Proton pump inhibitors (PPI) are used to reduce gastric acid production in individuals’ guts and are prescribed to treat ulcers, gastroesophogeal reflux disease (GERD), and other conditions associated with acid production. It is one of the most commonly used drugs in the world. We know (and have written about) that PPIs are associated with increased intestinal infections, specifically Clostridium difficile, and the gut microbiome plays an important role in infections of the intestine. A recent study looked at the influence that PPIs had on the gut microbiome.

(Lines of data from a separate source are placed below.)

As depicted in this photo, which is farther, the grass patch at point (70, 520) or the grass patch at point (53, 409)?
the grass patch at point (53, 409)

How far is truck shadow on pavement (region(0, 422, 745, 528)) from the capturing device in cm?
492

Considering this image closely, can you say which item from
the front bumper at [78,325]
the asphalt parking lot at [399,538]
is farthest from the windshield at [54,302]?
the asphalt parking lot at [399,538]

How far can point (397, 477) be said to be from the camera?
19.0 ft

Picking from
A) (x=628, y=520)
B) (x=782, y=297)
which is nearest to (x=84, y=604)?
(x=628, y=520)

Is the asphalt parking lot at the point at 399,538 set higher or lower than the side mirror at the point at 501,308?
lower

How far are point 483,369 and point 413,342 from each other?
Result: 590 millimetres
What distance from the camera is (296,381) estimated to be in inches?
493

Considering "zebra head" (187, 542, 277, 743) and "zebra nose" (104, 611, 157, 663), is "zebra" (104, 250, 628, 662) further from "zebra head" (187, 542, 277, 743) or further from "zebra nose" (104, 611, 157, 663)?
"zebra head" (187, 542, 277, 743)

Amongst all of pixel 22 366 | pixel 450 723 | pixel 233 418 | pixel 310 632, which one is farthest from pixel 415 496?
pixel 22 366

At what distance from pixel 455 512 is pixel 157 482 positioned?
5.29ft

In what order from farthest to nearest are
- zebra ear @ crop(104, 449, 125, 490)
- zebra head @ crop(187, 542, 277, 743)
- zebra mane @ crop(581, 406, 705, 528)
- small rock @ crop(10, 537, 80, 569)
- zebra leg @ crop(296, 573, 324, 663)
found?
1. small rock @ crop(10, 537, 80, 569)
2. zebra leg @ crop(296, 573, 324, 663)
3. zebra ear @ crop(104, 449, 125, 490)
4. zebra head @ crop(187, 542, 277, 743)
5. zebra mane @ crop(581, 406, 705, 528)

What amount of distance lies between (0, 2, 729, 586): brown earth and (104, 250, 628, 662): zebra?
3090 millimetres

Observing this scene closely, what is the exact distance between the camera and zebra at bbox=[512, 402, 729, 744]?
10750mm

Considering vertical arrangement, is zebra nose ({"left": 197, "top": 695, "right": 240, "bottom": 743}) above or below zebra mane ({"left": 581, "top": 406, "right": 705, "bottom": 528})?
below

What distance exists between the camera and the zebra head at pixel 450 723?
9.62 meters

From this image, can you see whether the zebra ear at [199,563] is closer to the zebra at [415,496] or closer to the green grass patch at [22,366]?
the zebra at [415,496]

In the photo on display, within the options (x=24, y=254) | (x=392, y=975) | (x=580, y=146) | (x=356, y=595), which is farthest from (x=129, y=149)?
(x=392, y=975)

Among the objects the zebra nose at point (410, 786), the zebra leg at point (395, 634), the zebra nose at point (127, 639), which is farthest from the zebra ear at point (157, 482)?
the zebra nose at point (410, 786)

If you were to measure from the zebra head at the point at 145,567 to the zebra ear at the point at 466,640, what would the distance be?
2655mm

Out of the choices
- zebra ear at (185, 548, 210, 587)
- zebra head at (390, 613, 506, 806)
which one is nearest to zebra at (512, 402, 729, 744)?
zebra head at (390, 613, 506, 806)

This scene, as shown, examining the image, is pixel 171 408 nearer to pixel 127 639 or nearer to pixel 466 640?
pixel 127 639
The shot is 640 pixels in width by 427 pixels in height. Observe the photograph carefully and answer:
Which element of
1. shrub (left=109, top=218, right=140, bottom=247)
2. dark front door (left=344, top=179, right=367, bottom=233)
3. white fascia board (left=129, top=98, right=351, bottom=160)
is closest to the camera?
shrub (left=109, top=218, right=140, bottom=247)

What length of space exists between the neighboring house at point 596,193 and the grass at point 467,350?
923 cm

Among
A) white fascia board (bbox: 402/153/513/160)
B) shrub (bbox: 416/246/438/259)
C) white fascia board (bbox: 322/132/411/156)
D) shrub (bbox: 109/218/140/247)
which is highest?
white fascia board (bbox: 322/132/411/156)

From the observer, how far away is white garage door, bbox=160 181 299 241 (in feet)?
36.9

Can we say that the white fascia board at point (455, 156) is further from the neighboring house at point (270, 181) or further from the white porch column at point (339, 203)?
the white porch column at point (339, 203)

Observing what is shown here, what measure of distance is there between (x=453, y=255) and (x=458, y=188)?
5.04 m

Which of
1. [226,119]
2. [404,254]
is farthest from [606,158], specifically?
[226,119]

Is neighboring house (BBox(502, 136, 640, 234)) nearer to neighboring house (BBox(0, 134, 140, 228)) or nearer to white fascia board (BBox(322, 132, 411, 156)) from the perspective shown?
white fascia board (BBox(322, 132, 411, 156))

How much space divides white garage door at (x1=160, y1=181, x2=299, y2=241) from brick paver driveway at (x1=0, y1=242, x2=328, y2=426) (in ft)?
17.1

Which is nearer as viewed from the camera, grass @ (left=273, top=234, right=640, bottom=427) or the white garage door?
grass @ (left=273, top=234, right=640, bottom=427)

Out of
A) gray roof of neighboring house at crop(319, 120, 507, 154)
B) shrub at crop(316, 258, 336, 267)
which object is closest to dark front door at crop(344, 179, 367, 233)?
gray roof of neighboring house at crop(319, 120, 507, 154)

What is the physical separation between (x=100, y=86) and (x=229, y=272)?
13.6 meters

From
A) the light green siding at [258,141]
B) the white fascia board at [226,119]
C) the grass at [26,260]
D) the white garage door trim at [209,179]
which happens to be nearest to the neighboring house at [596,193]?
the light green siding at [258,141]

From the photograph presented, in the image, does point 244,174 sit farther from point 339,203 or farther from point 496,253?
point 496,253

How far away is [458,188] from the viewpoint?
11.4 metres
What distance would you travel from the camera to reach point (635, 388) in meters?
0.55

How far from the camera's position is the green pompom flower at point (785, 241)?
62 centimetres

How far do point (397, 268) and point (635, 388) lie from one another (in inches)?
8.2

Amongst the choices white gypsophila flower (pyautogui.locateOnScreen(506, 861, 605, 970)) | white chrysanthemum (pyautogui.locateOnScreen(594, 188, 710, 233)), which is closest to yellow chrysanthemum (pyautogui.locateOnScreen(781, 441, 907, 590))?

The team of researchers studied the gut microbiome of 1815 individuals. They looked at PPI users vs non-users. Of those sampled, 215 of them were taking a PPI at the time that a sample was taken. It was found that those taking the PPIs had lower microbial diversity compared to those not taking PPIs. They also found that bacteria usually found in the mouth was over-represented in the fecal samples of those taking PPIs, including those in the Rothia genus. They also observed an increase in EnterococcusStreptococcus, Staphylococcus, and Escherichia coli, a potentially pathogenic bacterium.

PPI usage effects are more prominent than those of most other drugs, including antibiotics. The results of this study are consistent with a less healthy microbiome and allow us to better understand why PPIs may lead to an increase of susceptibility to intestinal infections like C. diff.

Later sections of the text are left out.